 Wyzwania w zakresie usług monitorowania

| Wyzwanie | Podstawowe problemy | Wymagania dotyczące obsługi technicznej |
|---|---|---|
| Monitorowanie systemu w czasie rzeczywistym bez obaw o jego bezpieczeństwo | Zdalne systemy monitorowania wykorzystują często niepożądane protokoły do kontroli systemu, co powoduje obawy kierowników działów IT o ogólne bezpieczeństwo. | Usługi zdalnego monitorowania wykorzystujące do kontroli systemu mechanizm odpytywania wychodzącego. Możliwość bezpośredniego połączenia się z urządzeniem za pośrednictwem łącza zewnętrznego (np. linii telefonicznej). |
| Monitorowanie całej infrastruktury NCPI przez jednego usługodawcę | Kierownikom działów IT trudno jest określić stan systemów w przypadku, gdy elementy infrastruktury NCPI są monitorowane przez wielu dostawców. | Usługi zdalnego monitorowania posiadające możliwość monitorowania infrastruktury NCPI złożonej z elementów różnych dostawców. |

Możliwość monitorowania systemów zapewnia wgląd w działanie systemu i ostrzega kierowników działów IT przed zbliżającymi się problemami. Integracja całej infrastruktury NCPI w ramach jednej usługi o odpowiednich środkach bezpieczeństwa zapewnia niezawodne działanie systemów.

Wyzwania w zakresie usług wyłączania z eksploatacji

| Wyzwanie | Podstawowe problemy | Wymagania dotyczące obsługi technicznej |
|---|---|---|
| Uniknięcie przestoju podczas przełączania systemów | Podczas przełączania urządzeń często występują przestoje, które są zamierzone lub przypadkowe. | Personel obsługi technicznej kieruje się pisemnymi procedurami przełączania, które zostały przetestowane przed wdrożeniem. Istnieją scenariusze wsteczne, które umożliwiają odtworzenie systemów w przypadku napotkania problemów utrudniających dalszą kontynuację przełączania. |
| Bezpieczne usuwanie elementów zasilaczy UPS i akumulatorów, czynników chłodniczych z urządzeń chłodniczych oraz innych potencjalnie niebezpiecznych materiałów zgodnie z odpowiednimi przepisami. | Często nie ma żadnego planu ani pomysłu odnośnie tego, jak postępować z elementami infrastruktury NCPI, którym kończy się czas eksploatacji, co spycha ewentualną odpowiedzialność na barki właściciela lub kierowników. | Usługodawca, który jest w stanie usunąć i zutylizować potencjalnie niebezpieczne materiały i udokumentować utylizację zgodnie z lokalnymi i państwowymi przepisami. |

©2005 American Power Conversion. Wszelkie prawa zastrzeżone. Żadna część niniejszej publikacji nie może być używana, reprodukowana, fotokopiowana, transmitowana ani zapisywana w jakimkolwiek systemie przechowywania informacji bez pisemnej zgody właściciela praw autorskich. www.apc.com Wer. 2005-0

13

TASK DETAILS: No line before the one containing "www.apc.com Wer. 2005-0" belongs in the answer; give again exactly that line and all lines after it through the end of the data.

SOLUTION FOR THIS PROBLEM:
©2005 American Power Conversion. Wszelkie prawa zastrzeżone. Żadna część niniejszej publikacji nie może być używana, reprodukowana, fotokopiowana, transmitowana ani zapisywana w jakimkolwiek systemie przechowywania informacji bez pisemnej zgody właściciela praw autorskich. www.apc.com Wer. 2005-0

13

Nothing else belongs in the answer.